═════ DATA TERSEDIA

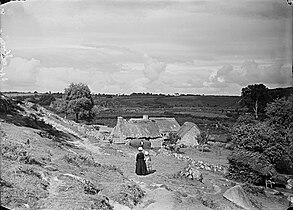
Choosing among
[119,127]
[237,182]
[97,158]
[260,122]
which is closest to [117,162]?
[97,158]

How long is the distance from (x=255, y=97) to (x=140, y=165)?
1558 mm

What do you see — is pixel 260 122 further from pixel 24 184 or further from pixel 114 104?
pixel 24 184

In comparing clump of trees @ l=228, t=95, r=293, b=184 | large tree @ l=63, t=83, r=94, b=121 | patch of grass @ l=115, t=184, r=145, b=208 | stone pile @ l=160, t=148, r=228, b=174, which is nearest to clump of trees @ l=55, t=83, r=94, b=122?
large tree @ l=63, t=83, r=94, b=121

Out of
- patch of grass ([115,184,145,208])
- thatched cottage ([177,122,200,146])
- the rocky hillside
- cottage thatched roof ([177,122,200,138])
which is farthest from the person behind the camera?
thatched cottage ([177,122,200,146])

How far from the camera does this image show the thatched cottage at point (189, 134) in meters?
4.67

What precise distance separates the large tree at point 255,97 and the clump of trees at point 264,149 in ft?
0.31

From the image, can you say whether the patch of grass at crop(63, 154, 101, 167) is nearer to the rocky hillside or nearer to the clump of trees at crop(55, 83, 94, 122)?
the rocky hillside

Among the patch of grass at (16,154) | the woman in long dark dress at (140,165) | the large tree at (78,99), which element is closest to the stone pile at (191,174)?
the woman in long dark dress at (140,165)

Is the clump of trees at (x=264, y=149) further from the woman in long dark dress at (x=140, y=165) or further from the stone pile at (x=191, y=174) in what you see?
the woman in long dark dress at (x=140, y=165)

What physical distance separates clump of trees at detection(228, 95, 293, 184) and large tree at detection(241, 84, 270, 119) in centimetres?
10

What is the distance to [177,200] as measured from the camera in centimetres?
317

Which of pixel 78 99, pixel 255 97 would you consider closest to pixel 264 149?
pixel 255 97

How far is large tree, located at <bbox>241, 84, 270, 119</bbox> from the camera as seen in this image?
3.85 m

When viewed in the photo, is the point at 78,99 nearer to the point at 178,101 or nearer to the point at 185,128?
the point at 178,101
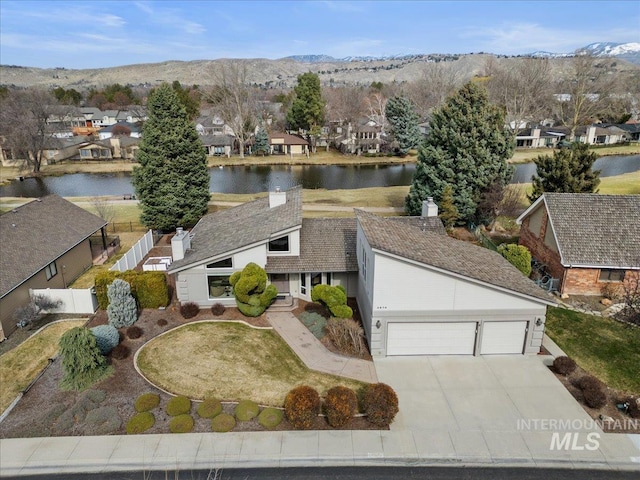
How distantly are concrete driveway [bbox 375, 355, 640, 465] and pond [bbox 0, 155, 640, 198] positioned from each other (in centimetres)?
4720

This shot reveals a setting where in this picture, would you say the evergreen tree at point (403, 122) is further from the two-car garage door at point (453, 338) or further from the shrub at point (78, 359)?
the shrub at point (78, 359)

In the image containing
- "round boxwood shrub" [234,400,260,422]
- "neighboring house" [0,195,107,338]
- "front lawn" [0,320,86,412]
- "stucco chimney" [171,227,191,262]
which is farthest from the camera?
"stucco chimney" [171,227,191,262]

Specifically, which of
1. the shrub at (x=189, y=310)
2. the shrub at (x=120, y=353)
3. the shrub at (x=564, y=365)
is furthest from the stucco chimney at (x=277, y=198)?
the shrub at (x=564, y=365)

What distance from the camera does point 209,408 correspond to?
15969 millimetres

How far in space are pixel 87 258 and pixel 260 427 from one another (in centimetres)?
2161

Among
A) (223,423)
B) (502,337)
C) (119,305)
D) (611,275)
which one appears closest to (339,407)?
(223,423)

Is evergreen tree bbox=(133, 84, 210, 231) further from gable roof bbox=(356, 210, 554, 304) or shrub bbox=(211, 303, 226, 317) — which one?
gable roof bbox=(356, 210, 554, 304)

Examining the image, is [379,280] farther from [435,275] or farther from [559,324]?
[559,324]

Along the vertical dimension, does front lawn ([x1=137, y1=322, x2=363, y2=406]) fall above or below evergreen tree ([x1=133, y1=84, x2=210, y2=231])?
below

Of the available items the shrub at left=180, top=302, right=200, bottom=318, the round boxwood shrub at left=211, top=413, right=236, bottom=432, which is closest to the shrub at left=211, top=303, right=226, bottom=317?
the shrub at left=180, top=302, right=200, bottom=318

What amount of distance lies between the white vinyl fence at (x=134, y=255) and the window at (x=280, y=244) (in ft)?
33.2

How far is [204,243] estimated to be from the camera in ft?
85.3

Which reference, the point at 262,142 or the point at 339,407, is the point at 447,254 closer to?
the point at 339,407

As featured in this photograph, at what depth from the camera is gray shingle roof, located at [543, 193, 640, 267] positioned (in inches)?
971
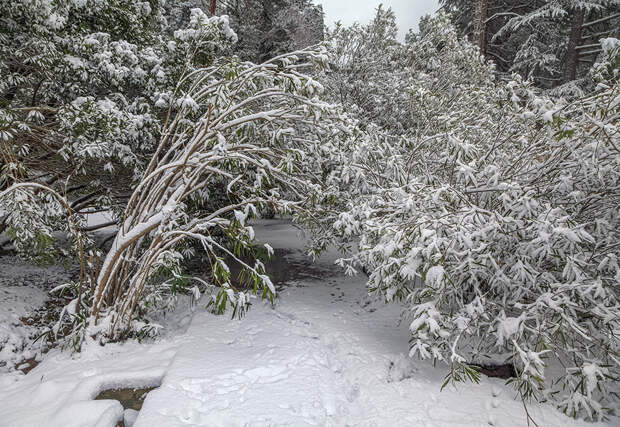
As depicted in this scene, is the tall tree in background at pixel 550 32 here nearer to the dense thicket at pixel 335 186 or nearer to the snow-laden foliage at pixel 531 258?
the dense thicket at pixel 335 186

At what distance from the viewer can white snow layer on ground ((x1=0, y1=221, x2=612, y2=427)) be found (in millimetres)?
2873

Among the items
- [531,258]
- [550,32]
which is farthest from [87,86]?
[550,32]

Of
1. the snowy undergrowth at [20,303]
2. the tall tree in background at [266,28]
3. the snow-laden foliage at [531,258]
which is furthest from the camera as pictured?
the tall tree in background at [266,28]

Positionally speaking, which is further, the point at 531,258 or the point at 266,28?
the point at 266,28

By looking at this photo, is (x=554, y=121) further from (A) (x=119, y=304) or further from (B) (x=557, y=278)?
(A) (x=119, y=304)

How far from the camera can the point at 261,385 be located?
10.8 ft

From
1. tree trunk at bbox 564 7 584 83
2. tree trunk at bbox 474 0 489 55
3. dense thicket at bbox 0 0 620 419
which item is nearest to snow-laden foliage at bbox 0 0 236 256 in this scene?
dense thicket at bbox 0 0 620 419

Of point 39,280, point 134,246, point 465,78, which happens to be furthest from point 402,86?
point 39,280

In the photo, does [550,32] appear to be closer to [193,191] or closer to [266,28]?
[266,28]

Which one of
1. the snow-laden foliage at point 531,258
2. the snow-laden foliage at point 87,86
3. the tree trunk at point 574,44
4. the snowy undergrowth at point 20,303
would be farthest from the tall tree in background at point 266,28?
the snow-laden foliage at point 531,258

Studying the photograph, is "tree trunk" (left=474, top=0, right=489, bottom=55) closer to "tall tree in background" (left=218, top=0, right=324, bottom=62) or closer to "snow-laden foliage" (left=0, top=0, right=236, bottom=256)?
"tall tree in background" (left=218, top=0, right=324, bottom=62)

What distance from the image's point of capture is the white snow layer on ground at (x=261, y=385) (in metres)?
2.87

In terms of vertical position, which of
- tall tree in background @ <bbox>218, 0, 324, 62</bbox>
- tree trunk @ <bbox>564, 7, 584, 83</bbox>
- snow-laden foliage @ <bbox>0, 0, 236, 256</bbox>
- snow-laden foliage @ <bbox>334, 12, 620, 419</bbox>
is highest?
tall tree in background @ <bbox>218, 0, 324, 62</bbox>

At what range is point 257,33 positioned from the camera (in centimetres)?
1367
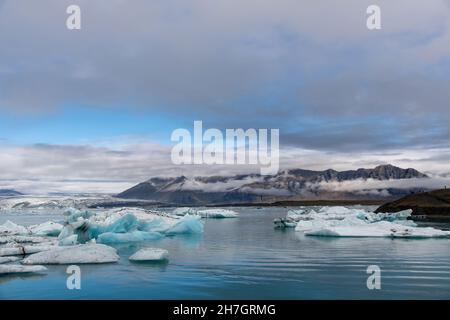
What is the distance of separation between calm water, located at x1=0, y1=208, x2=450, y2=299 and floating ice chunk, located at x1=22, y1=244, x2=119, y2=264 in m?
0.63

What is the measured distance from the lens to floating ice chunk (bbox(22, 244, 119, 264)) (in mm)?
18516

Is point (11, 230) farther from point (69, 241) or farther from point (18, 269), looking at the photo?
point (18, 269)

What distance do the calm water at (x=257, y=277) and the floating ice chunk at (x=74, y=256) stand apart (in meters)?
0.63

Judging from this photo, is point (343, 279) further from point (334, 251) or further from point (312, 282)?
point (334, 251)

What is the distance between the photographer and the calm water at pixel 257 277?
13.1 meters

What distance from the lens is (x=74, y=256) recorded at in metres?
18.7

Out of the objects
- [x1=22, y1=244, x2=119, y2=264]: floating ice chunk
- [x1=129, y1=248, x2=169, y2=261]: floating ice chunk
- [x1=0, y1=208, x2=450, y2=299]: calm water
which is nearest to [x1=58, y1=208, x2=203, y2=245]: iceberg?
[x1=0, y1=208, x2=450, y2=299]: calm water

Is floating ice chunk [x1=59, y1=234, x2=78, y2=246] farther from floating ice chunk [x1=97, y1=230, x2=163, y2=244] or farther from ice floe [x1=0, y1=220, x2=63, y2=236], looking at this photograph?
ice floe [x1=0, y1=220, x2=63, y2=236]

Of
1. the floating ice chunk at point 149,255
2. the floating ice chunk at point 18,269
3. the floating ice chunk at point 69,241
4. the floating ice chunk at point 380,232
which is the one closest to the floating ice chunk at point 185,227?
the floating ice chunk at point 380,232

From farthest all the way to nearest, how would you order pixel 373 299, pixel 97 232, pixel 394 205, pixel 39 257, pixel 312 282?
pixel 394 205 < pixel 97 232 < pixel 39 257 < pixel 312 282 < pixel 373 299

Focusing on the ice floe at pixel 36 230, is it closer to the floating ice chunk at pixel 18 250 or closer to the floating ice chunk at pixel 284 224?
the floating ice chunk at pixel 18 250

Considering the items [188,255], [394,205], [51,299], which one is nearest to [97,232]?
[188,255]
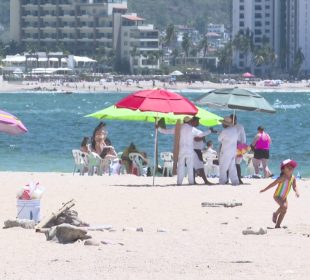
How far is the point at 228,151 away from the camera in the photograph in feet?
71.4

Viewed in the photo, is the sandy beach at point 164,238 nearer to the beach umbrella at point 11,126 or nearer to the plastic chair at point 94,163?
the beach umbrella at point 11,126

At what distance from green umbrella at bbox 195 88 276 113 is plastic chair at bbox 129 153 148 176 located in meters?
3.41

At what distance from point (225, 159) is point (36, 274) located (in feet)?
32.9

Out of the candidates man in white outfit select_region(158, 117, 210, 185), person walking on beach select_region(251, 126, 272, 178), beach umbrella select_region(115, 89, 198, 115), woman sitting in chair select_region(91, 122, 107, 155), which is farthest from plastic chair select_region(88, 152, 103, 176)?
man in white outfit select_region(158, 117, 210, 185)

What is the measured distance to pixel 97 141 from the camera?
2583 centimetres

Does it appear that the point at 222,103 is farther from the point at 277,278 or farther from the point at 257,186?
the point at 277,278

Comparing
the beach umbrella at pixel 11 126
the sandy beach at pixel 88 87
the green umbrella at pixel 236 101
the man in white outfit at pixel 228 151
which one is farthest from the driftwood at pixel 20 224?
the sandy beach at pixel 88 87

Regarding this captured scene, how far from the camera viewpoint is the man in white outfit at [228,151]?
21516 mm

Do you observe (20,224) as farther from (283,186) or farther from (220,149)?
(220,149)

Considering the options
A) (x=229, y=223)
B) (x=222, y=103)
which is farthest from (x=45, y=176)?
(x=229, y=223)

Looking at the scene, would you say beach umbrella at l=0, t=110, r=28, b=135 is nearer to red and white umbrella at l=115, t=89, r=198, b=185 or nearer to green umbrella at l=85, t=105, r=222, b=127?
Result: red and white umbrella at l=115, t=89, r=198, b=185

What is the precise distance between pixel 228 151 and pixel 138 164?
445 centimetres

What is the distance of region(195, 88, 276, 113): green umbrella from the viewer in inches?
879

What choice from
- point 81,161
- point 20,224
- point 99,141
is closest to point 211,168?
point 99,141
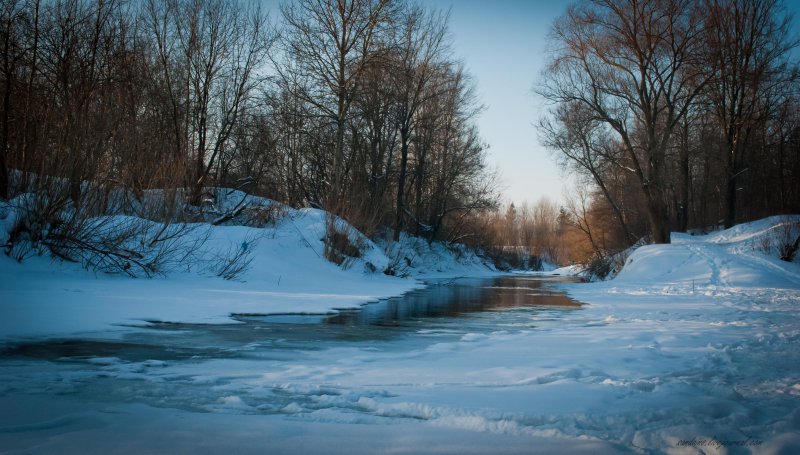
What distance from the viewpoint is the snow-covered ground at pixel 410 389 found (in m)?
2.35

══════════

> _URAIAN TUGAS_:
Sajikan dalam bentuk tabel Markdown dengan kolom No dan Baris semua baris mulai dari baris yang memuat "Looking at the scene, would" sampai akhir butir-butir di atas, termasuk kedua ujungnya, tanpa baris kosong. Jangan sertakan gambar dalam jawaban.

> _PENYELESAIAN LATIHAN_:
| No | Baris |
|---|---|
| 1 | Looking at the scene, would you say beach umbrella at l=0, t=110, r=28, b=135 is nearer to red and white umbrella at l=115, t=89, r=198, b=185 or nearer to green umbrella at l=85, t=105, r=222, b=127? |
| 2 | Result: red and white umbrella at l=115, t=89, r=198, b=185 |
| 3 | What is the precise distance between pixel 228 151 and pixel 138 164? |
| 4 | 445 centimetres |
| 5 | What is the distance of region(195, 88, 276, 113): green umbrella from the viewer in inches? |
| 6 | 879 |
| 7 | What choice from |
| 8 | - point 81,161 |
| 9 | - point 20,224 |
| 10 | - point 99,141 |
| 11 | is closest to point 211,168? |
| 12 | point 99,141 |
| 13 | What distance from the viewpoint is the snow-covered ground at pixel 410 389 found (in m)? |
| 14 | 2.35 |